Information provided:

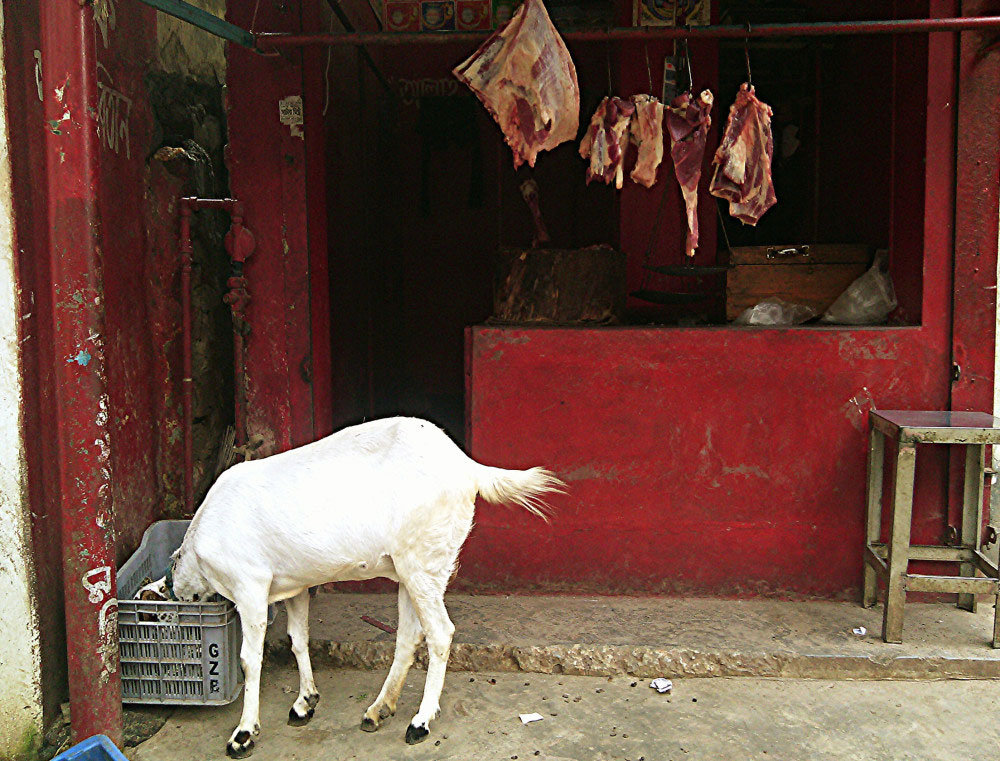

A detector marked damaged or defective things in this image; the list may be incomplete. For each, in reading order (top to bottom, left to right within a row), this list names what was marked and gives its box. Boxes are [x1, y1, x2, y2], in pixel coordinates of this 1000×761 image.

rusty metal [256, 14, 1000, 49]
rusty metal [39, 0, 123, 744]
rusty metal [177, 196, 254, 508]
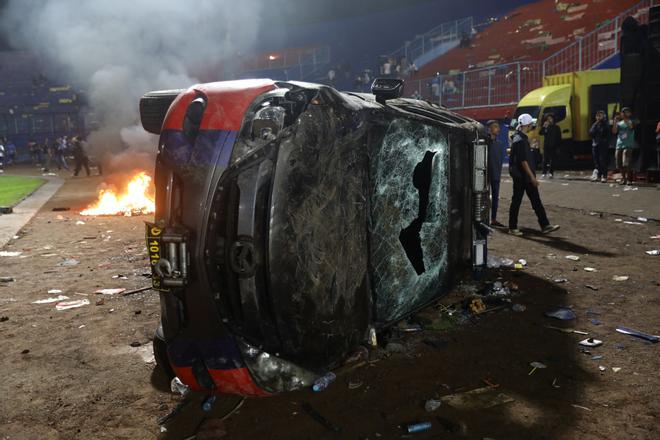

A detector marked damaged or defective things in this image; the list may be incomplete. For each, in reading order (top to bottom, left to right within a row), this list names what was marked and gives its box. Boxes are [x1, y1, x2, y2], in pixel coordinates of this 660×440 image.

overturned car [141, 78, 490, 398]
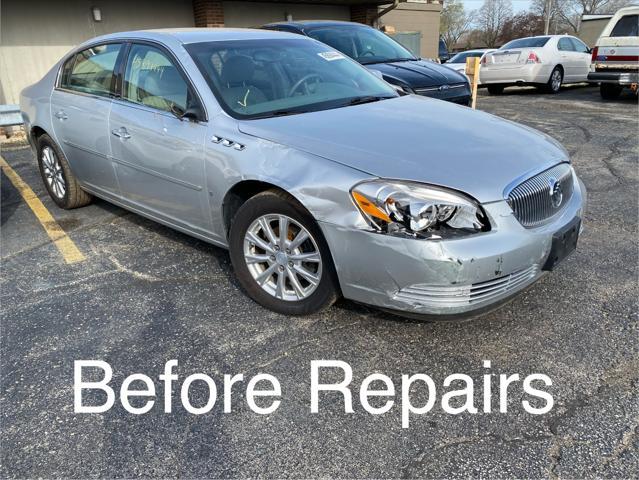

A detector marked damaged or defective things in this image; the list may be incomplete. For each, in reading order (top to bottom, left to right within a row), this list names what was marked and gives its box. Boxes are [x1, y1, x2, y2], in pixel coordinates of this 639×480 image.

cracked headlight [350, 179, 490, 239]
damaged front bumper [318, 176, 584, 318]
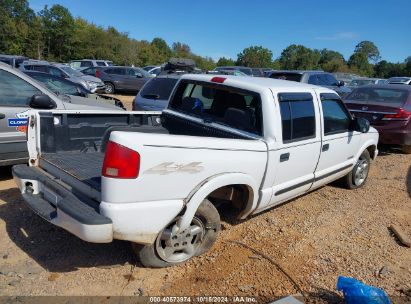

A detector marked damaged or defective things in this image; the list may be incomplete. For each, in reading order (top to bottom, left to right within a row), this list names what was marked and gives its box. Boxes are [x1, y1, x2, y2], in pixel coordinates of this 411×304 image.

damaged rear wheel [134, 198, 220, 268]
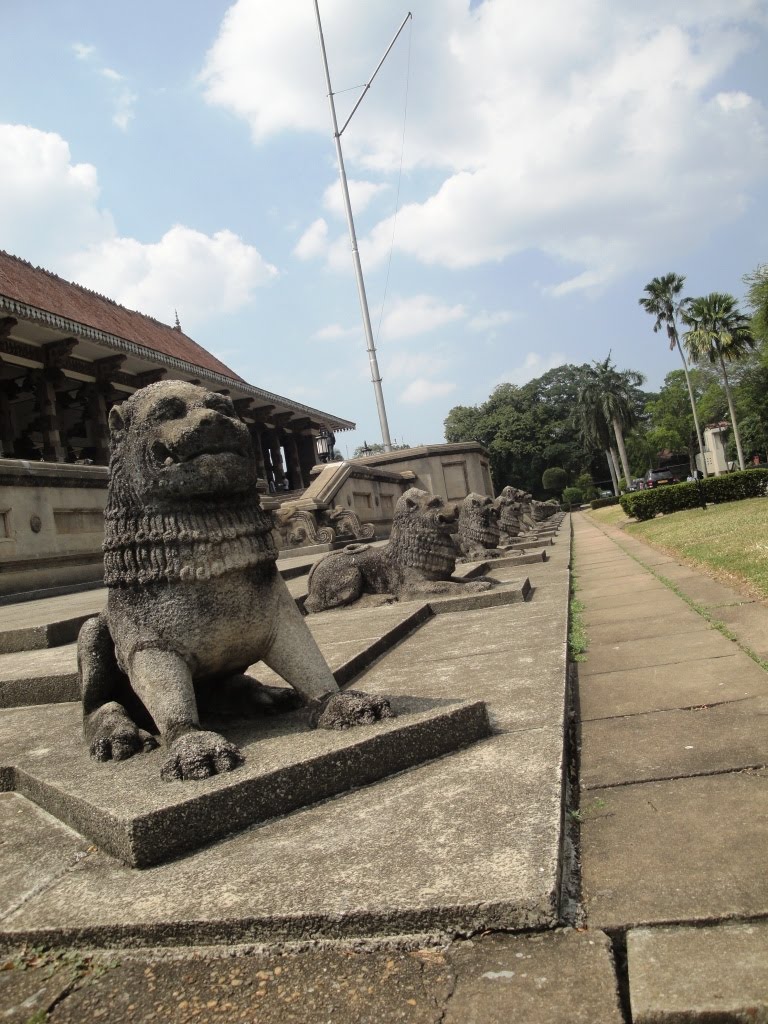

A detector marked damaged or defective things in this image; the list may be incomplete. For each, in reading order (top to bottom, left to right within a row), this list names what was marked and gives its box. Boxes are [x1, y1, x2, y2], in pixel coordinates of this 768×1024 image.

cracked concrete slab [581, 770, 768, 933]
cracked concrete slab [626, 921, 768, 1024]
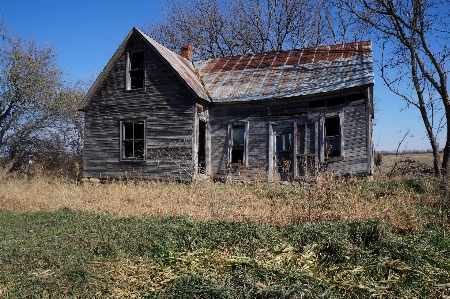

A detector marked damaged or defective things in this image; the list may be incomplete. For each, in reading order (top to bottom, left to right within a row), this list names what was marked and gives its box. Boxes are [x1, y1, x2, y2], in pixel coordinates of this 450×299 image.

broken window [126, 51, 144, 90]
rusty metal roof [195, 41, 374, 103]
broken window [120, 121, 145, 161]
broken window [324, 116, 342, 159]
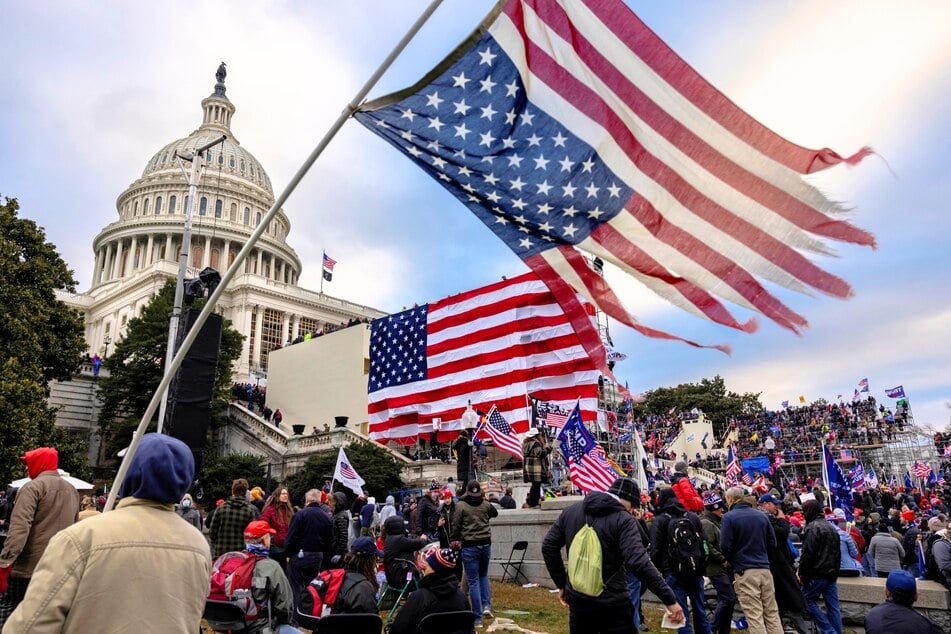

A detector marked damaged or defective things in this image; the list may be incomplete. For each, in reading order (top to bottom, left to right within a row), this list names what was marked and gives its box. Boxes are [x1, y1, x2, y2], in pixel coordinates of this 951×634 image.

tattered american flag [368, 270, 600, 442]
tattered american flag [356, 0, 872, 376]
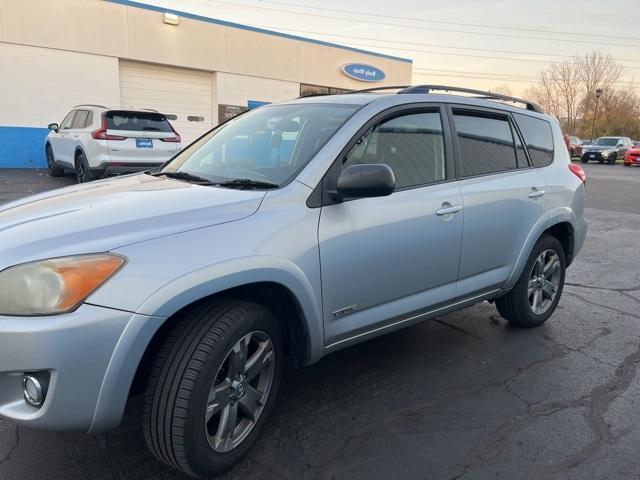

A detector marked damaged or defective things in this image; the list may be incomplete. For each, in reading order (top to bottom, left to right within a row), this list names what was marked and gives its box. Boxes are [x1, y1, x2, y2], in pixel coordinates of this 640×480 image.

cracked pavement [1, 163, 640, 478]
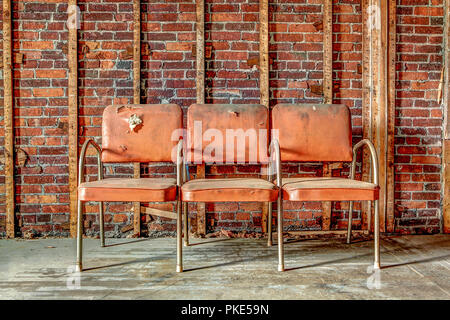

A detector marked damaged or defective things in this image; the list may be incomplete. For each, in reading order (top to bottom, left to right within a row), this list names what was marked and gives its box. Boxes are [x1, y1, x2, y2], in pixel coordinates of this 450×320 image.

cracked concrete floor [0, 232, 448, 300]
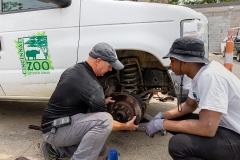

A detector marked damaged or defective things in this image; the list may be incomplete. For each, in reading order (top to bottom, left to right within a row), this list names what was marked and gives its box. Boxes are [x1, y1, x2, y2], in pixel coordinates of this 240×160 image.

rusty metal part [108, 92, 145, 125]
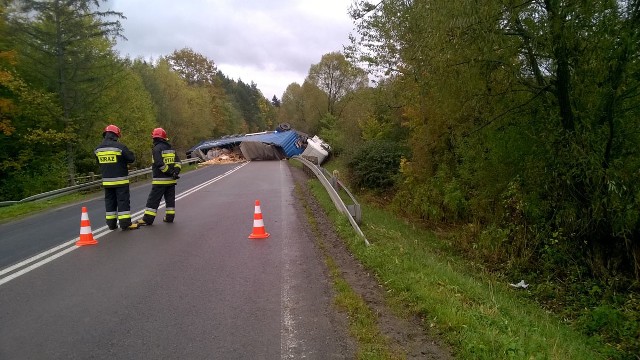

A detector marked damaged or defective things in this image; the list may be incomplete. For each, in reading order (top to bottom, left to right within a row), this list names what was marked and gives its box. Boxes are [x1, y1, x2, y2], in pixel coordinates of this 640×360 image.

overturned truck [188, 125, 332, 165]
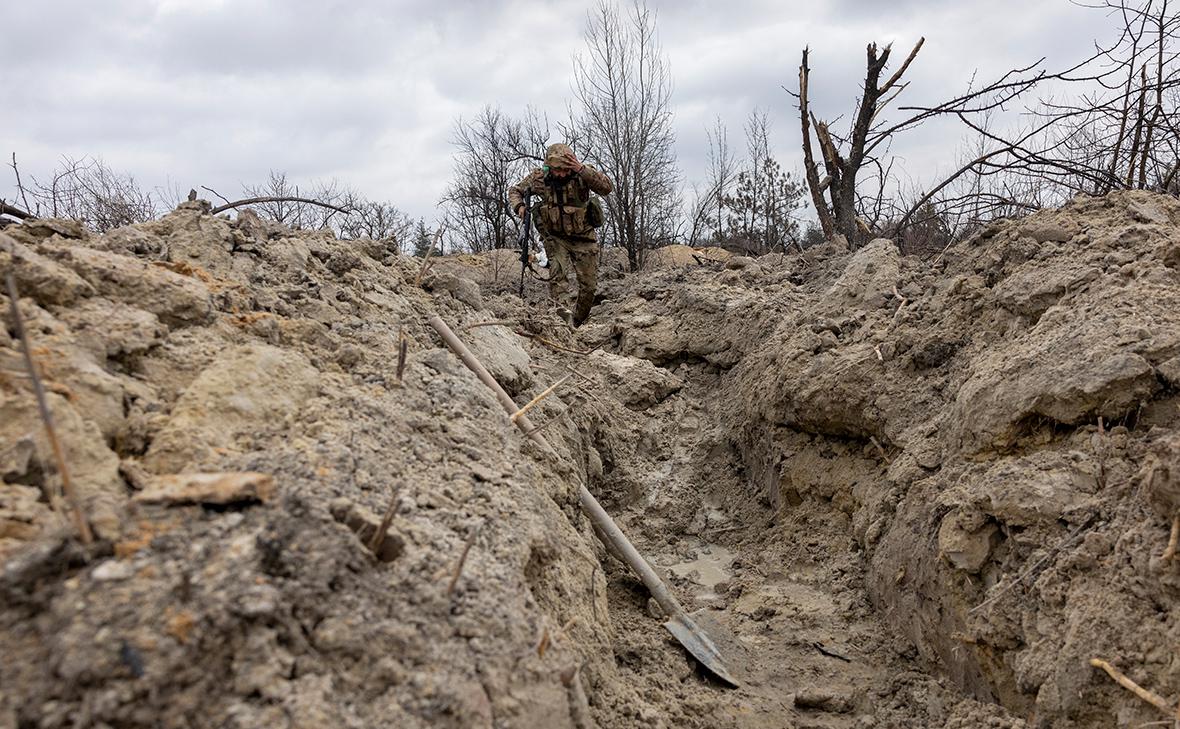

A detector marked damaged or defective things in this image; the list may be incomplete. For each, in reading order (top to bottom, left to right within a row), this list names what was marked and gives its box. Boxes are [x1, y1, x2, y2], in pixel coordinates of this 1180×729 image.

war-damaged terrain [2, 189, 1180, 728]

What the exercise asks: Repeat the items word for word, starting at the line that contains "this 640×360 image." and running through the end of the items. Leave out the pictures.

The solution:
A detector marked damaged or defective things in this image; the list may be incomplete. For each, in reading order (top to bottom, left to right within a row), this list names what was marked and gives its box. Boxes are [x1, y1, x2, y2], in pixel coordinates of this 640×360 image.

overturned truck [188, 125, 332, 165]

A detector marked damaged or defective things in this image; the list may be incomplete. For each, in reading order (top to bottom, left to right within a row), this list names what was marked and gives its box. Boxes are [x1, y1, x2, y2], in pixel coordinates of this 1180×729 image.

war-damaged terrain [2, 189, 1180, 728]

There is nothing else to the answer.